- **Texte à lire**
───
Concernant la reconnaissance par l'Europe de l'agriculture de Montagne, nous
avons rencontré Monsieur Fischler et nous avons évoqué nos
appellations « Provenance Montagne » en demandant pour
elles une reconnaissance de l'Europe. Il nous a alors clairement affirmé
que, selon lui, un label « Montagne » ne constituerait pas
un critère de spécificité, tant qu'il ne serait pas
adossé à une certification de qualité. Ne pensez-vous pas
qu'il faille aller demain vers l'introduction d'un dispositif qualitatif dans
le label « Provenance Montagne » pour lui conférer
une plus grande crédibilité ? Nos amis des Alpes soutiennent
cette idée comme un moyen de s'assurer de prix
rémunérateurs pour l'agriculteur.
Par ailleurs, nous avons beaucoup parlé aujourd'hui de l'acte de
commercialisation du produit et de la maîtrise de sa transformation, mais
comment de telles filières pourraient-elles concrètement se
mettre en place dans une zone de montagne ? Quelle est la nouvelle
organisation professionnelle qu'il faut avoir le courage d'envisager pour faire
fonctionner ces filières ? Vous n'ignorez pas en effet que les
initiatives de certains agriculteurs sont contrariées par la profession
elle-même. Comment l'agriculteur peut-il s'intégrer et trouver une
place dans cette filière ?
───
- **Exercice à traiter**
Poursuivez le texte sur l'agriculture de montagne à partir de sa dernière phrase. Les lignes qui suivent n'ont aucun rapport avec le texte sur l'agriculture de montagne.
───
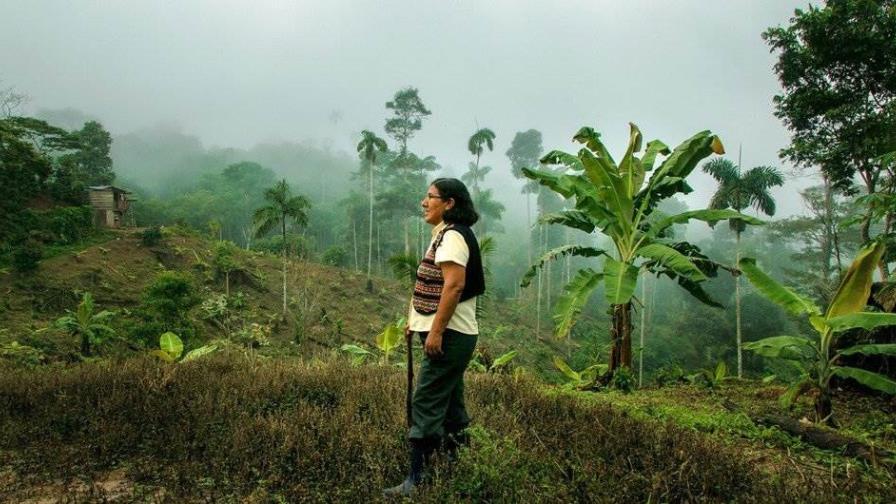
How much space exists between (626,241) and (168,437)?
251 inches

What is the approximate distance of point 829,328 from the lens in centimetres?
446

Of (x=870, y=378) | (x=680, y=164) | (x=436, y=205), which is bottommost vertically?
(x=870, y=378)

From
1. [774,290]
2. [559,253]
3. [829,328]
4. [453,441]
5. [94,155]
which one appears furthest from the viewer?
[94,155]

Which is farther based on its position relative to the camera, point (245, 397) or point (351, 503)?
point (245, 397)

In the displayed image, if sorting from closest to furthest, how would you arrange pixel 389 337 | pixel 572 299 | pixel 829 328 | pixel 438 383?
pixel 438 383
pixel 829 328
pixel 572 299
pixel 389 337

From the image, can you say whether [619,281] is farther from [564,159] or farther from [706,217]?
[564,159]

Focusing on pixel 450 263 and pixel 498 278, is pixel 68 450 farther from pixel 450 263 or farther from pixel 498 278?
pixel 498 278

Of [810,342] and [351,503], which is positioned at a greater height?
[810,342]

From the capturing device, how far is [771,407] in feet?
17.3

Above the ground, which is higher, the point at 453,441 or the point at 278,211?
the point at 278,211

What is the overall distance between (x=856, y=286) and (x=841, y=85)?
13.0m

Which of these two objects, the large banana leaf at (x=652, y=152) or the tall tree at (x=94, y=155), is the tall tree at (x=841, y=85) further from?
the tall tree at (x=94, y=155)

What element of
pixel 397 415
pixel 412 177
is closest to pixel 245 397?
pixel 397 415

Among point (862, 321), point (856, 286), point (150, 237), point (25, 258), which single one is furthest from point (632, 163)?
point (150, 237)
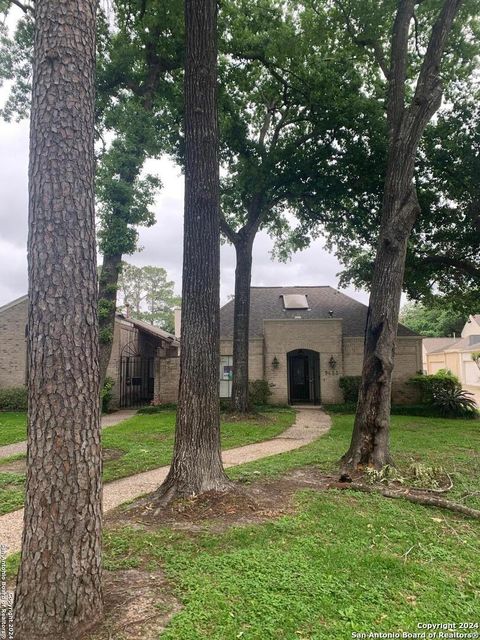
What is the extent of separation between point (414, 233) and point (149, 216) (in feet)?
30.8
───
- **Réponse finale**
M. Michel Teyssedou -
Le décret « Provenance
Montagne » n'est pas un signe officiel de qualité. Quand le
commissaire Fischler vous conseille de vous adosser à une certification
de conformité produit (CCP), il répond en fait à une
question que vous ne lui posiez pas et qui est la suivante :
« Etes-vous prêt à définir
géographiquement une zone de montagne ? ». S'il répond
par la négative, inutile alors de poser la deuxième question
concernant le label « Provenance Montagne ». Mais s'il
répond oui, cette question n'est plus justifiée, car un
décret communautaire viendrait garantir la provenance communautaire de
montagne. On en revient à l'absence dramatique d'une politique
communautaire de la montagne. Il faut avant tout obtenir l'élaboration
d'une telle politique, car il restera vain d'établir des schémas
économiques basés sur notre décret « Provenance
Montagne » si les agriculteurs montagnards italiens nous font
concurrence avec des produits qui, ne respectant pas nos cahiers des charges,
leur reviennent moins cher. Ce décret a toutefois un atout : il
valorise les pratiques de l'agriculture montagnarde au travers du cahier des
charges. Mais pour lui donner une puissance juridique et commerciale, nous
devons en effet l'adosser à une CCP.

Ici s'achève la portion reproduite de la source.